Um trouxe a experiência de capoeirista, outro de mágico, dois já haviam cursado a Escola de Circo de São Paulo e outros feito o curso da Maria Clara Machado no Tablado. Foi assim que, no início do ano passado, após uma noite festiva e unidos pela paixão circense, surgiu o Manhas e Manias, grupo formado por nove jovens, entre 18 e 24 anos: André Beltrão, Carina Cooper, Chico Diaz, Cláudio Baltar, Mário Dias Costa, Márcio Trigo, Zé Lavigne, Deborah Bloch e Pedro Moreira, que apresentou, este ano, um dos mais criativos espetáculos infantis, Brincando com Fogo, pelo qual ganhou sete indicações para o Mambembinho.

A primeira peça, portanto, tomou a forma de um show de variedades, a maneira de reunir todos os potenciais e ideias.

Chamando-se inicialmente Diante do Infinito, era destinada aos adultos. Só depois, já com o nome Manhas e Manias foi adaptada para o público infantil, quando conseguiu projeção e o prêmio SNT de melhor espetáculo de 1980. O grupo, porém, não pretende especializar-se em teatro infantil. O que o identifica, além da forte ligação com o circo, é a crença na importância da criação coletiva.

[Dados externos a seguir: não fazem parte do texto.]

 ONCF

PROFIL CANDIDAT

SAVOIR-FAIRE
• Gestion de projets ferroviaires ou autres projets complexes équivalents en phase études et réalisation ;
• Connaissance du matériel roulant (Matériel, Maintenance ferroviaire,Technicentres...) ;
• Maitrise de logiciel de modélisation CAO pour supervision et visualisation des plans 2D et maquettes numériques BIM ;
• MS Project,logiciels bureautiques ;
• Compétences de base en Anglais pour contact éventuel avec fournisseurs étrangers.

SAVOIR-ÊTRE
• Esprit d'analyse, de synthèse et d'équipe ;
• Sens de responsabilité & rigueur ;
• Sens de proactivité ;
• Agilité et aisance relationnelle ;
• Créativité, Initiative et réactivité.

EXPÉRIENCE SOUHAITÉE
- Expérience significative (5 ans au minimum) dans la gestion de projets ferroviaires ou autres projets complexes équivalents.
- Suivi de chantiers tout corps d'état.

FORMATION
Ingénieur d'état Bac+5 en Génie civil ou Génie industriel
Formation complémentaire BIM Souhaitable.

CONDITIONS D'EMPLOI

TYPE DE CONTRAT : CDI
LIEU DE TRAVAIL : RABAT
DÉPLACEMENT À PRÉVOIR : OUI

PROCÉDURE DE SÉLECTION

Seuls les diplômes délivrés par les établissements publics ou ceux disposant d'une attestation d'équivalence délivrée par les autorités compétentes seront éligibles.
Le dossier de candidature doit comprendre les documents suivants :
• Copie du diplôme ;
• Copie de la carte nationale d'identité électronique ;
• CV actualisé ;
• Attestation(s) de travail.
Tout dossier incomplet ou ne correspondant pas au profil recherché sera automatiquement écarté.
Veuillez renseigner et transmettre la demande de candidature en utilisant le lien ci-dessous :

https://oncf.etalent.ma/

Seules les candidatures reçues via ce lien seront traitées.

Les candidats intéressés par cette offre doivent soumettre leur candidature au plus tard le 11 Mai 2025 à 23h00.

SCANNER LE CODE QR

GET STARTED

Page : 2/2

– A gente preza muito isso de ter várias cabeças funcionando, em vez de uma só – diz Zé Lavigne, – Nós não trabalhamos com um texto pronto de antemão, mas o escrevemos juntos, em cena. Texto em teatro não é só palavra, mas é também fraseado do corpo. Buscando sempre a troca, a ideia coletiva, a gente faz escrevendo e escreve fazendo.

Quando por sugestão de Isis Baião, do Parque Lage, adaptaram para crianças a peça Diante do Infinito, não foram buscar em livros o entendimento da psicologia infantil, mas na própria infância de cada um e no que ainda hoje trazem de criança. E levaram tão a sério a tarefa que, nessa época, como conta Chico Diaz, entraram “num clima de bobeira que só vendo…”.

– Não procuramos uma coisa de fora para dentro. Todo mundo tem um lado criança. Mesmo um alto financista tem um hobby, como brincar de trem elétrico ou outro qualquer. Aprofundamos, então, esse lado, e não queremos abandoná-lo.

E conseguiram o que queriam pois, além dos elogios da crítica, ganharam o reconhecimento das crianças que, compenetradas e emocionadas, assistem, na abertura de Brincando com Fogo, a um solo mudo de dez minutos, sem que a atenção se desvie.

Ganharam também um manejo de palco que o público infantil – “a plateia mais sincera que há” – ajuda a dar.

Mas, se as coisas vão bem em termos de reconhecimento, o mesmo não ocorre quanto às finanças do grupo.

Fazer teatro infantil, como contam, ainda é um desafio. E nem se fale em sobrevivência.

– Mesmo prestigiado pela crítica, nem sempre o teatro está cheio.

Assim, nos melhores meses, quando o negócio está bom mesmo, a gente ganha, no máximo, um salário mínimo para cada um.

Vivendo de biscates e apresentações em festinhas de aniversário, o Manhas e Manias pretende agora achar um teatro na Zona Norte, para mostrar o Brincando com Fogo, em cartaz até o fim do mês no Teatro Ipanema.

Enquanto procuram “outros públicos”, iniciam também a preparação do próximo espetáculo que, desta vez, não deverá ser dirigido ao público infantil.